TO DO
Pull out every line from the listing that has the word "疑難排除".

DATA TO PROCESS
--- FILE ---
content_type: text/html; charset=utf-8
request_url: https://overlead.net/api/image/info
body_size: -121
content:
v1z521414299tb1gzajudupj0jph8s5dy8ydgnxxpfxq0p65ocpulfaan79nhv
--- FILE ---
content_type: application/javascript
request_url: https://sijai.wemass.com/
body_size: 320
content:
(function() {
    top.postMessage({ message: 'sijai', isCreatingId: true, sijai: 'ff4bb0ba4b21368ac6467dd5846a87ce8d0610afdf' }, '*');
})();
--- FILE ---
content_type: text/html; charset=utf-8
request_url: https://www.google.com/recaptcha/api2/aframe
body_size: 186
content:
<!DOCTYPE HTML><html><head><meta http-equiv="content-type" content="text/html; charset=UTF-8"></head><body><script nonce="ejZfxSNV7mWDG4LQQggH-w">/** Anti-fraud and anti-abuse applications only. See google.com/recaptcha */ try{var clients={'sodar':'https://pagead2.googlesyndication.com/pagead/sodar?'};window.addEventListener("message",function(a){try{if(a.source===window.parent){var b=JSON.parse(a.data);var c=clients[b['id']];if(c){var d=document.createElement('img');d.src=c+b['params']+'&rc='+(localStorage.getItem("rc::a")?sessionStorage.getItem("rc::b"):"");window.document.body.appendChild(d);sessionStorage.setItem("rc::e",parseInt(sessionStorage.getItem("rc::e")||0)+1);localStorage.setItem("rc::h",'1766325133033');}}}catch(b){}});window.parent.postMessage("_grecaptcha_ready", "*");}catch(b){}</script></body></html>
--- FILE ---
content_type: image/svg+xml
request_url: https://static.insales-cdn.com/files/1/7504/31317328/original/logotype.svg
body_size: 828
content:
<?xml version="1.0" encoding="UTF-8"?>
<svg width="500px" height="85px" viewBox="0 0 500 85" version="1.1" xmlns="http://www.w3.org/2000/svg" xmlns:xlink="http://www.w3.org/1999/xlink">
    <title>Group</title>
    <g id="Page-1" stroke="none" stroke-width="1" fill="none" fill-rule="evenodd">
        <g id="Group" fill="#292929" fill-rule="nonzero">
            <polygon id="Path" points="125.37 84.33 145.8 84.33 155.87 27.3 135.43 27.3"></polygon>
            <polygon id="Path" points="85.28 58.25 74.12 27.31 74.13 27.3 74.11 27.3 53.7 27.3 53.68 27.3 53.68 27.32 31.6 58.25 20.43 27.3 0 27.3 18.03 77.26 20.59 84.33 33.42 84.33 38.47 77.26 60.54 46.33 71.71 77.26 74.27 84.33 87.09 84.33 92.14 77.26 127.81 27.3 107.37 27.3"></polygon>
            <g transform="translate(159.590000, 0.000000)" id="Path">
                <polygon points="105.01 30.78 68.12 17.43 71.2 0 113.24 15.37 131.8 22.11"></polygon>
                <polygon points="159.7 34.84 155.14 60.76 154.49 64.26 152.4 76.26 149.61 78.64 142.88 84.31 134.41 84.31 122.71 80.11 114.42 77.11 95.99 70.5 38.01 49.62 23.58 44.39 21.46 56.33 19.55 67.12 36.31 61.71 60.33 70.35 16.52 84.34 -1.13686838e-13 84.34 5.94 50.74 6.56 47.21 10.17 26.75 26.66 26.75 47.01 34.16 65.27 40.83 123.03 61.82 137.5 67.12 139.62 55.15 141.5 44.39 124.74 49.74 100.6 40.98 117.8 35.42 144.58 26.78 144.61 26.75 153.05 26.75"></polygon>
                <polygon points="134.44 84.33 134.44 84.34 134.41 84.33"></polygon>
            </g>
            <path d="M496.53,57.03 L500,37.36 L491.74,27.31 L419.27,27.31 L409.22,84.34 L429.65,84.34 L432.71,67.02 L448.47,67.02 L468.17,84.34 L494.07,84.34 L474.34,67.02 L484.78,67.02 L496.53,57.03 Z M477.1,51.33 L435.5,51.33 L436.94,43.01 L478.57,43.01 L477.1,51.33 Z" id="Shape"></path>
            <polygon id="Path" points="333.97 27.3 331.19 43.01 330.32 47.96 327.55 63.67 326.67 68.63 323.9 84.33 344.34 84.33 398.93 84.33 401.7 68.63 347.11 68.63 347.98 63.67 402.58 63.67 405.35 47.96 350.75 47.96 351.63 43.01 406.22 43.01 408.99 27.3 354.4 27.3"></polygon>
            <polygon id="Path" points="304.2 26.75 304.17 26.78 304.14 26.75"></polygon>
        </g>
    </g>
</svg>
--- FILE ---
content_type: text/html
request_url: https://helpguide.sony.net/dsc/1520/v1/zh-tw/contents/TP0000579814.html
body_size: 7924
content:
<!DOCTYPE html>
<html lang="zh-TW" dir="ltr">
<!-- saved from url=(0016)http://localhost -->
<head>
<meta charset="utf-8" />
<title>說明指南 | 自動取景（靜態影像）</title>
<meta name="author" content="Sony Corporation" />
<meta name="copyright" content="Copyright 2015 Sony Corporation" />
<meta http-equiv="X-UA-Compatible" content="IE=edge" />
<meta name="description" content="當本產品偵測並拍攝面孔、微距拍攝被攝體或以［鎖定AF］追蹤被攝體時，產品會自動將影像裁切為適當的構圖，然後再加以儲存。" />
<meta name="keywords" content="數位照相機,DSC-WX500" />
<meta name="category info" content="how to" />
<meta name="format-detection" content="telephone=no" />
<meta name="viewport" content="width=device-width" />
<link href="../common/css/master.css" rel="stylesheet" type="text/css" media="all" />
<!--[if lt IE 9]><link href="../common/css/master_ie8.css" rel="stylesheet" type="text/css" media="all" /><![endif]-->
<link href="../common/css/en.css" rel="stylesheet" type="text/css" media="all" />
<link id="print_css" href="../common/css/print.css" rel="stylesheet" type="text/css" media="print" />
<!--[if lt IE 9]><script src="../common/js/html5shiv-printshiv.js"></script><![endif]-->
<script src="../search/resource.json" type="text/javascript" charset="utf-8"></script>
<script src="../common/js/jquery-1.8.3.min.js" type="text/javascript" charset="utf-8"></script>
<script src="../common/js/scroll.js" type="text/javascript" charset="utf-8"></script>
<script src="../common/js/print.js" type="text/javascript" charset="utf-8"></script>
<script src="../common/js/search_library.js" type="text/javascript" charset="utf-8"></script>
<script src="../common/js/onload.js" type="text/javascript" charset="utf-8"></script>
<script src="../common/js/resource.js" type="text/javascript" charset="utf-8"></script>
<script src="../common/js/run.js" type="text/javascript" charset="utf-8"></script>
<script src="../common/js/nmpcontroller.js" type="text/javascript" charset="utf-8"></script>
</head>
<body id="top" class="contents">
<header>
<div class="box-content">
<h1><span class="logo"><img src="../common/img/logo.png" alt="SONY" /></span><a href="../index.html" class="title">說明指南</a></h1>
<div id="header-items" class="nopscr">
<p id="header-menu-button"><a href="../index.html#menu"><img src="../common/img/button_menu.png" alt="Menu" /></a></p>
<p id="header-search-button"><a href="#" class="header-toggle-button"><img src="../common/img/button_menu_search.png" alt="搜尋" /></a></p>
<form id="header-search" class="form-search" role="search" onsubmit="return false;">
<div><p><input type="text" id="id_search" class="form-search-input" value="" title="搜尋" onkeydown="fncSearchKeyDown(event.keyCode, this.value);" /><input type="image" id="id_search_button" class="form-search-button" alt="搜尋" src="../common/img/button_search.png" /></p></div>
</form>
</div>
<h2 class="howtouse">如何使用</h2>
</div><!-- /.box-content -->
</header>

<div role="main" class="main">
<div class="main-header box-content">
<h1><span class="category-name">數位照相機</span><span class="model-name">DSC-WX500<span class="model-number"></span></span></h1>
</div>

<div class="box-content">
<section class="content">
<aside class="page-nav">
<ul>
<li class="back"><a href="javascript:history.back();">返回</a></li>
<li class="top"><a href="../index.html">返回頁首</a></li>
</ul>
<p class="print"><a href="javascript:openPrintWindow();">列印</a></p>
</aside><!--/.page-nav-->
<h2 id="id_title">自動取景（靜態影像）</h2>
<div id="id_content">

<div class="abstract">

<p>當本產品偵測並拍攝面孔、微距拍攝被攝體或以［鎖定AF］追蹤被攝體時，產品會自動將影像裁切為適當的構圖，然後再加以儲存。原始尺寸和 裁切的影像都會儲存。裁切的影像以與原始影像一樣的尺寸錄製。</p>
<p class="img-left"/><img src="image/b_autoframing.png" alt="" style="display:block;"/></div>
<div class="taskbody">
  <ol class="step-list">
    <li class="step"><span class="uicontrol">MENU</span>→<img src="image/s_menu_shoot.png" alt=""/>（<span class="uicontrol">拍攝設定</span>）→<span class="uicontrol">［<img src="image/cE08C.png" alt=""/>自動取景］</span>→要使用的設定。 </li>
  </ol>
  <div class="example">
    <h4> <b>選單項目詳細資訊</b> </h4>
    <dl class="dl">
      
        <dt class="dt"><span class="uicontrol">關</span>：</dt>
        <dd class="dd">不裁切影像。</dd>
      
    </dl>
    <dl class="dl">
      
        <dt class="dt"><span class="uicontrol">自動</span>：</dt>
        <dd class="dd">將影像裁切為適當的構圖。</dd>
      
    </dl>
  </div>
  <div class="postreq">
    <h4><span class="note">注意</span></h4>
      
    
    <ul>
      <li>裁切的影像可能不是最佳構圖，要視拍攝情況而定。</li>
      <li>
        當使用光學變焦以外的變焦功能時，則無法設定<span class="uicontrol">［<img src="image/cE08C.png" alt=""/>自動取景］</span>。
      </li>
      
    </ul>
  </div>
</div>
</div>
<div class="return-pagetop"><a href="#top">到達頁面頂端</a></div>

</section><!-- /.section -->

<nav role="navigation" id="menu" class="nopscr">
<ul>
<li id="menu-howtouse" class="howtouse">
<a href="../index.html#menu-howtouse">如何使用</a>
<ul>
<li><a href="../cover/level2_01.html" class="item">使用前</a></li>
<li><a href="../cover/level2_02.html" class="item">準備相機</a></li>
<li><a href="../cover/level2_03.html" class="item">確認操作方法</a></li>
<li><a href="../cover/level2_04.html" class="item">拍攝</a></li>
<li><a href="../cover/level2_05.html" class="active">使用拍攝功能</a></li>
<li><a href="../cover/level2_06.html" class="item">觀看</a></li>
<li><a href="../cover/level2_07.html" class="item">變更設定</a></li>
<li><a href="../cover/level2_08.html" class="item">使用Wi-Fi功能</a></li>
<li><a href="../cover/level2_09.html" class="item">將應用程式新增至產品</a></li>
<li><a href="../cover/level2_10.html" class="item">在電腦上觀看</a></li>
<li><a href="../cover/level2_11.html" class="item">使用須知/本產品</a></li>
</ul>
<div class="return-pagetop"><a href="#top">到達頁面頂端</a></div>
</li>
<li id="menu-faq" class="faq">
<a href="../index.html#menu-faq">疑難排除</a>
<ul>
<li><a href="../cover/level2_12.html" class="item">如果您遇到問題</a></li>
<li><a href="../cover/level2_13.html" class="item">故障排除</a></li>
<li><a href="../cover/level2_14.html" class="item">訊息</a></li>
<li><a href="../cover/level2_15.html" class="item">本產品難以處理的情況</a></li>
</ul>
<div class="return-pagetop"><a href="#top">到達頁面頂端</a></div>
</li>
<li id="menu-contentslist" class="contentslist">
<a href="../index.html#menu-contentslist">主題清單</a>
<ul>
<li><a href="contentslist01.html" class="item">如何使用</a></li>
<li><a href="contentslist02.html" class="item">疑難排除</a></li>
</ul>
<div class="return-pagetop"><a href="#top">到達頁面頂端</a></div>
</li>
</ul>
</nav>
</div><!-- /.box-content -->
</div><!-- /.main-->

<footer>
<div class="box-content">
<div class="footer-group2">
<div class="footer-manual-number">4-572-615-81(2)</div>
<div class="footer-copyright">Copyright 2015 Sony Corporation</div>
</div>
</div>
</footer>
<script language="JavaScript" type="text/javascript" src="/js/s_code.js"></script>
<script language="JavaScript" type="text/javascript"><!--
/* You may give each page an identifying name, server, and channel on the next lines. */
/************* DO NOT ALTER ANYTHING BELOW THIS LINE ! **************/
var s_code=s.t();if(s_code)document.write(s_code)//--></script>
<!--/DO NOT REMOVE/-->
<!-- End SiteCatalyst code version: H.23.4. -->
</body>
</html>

EXERCISE RESPONSE
<a href="../index.html#menu-faq">疑難排除</a>
<li><a href="contentslist02.html" class="item">疑難排除</a></li>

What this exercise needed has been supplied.